Noise is probably one of the safest escape routes for a humourist. If there's one thing you notice about De Dana Dan, it's that it clangs and thumps away for all of 3 hours. Of course, Priyadarshan can do better than simply throw in the ingredients without chopping, turn up the stove and make off through the window, hoping no one's looking. And he does, too.
The problem with DDD is not with the brushstrokes, which actually work, but with the canvas. There is plenty of sparkling wit, and a lot of slapstick as well. However, throwing a zillion people together and forming several inter-linkages of money and murder amongst them, and tying it all up with a kidnapping case, very blatantly speaks of formula. Formula, as is generally known, does not set you apart from the rest of the pack.
The usual suspect, i. e. money, begins the plot. Nitin (Akshay Kumar) and Ram (Suneil Shetty) are seriously strapped for cash. They decide to kidnap the dog of the former's landlady (Archana Puran Singh, of whom Nitin is a servant), but things go awry. Meanwhile, Nitin and Ram both have outrageously rich girlfriends (Katrina Kaif and Sameera Reddy, respectively), each of who insists that time's up for her marriage.
Priyadarshan then goes ahead and takes the liberty to insert characters by the heap into the script. Sets of parents (Paresh Rawal, Tinnu Anand and a host of others), a gangster, a hitman (Johnny Lever), a random unfaithful husband (Shakti Kapoor), and a lot of accompaniments land up at a hotel for different reasons. There's unapologetic mayhem from here on.
It's not fair to write off De Dana Dan completely, because it does have a lot of brilliantly written comedy. There is visual humour, and not just the kind that involves chicken curry landing on people's heads. There's the confusion kind of humour, which never goes wrong with Johnny Lever around. And there are clever dialogues as well.

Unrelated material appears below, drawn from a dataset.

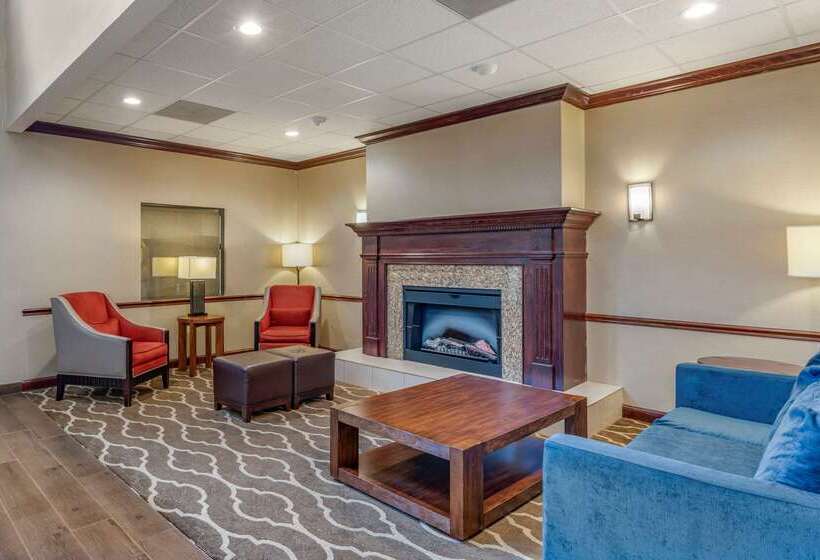 Отель Comfort Inn & Suites St. Louiso Fallon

But then, Akshay and Suneil have little to do in the second half, which mainly features the senior lot. Also, there are so many inter-linkages, misunderstandings and mistaken identities, that you completely lose track of the bigger picture, and end up laughing solely at the moment on hand.

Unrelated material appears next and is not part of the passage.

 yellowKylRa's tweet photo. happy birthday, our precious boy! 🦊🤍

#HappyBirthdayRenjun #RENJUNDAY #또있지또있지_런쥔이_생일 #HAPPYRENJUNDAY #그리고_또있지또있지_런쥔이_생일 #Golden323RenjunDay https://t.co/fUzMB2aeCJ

There's a lot of misplaced adult content in the centre of the action. The second half consists of several middle-aged men screaming and accusing one another of having slept with either a bazaari aurat (Neha Dhupia) or someone else's wife. Firstly, watching Neha Dhupia getting cozy with Vikram Gokhale in a "hilarious" misunderstanding is hardly a joke. And even if you're comfortable laughing at these things with your entire family, we're not sure you'd be able to discuss them when you get home.
Akshay, Suneil and Paresh Rawal are in their usual comic form, and are well above the characters written for them. Tinnu Anand has a delightful role, and so does Johnny Lever. The women are there just for the curves and for pleasantries, and have barely any screen time.
With the film being set in a hotel in Singapore, there's plenty of indoor action, with quite uninteresting backdrops. The music also is hardly meant to top the charts, and is more on the lines of filling awkward gaps in the script.
De Dana Dan is as mindless as it gets nowadays, but has its moments. A pity it had to fall easy prey to the empty-vessels-noise adage.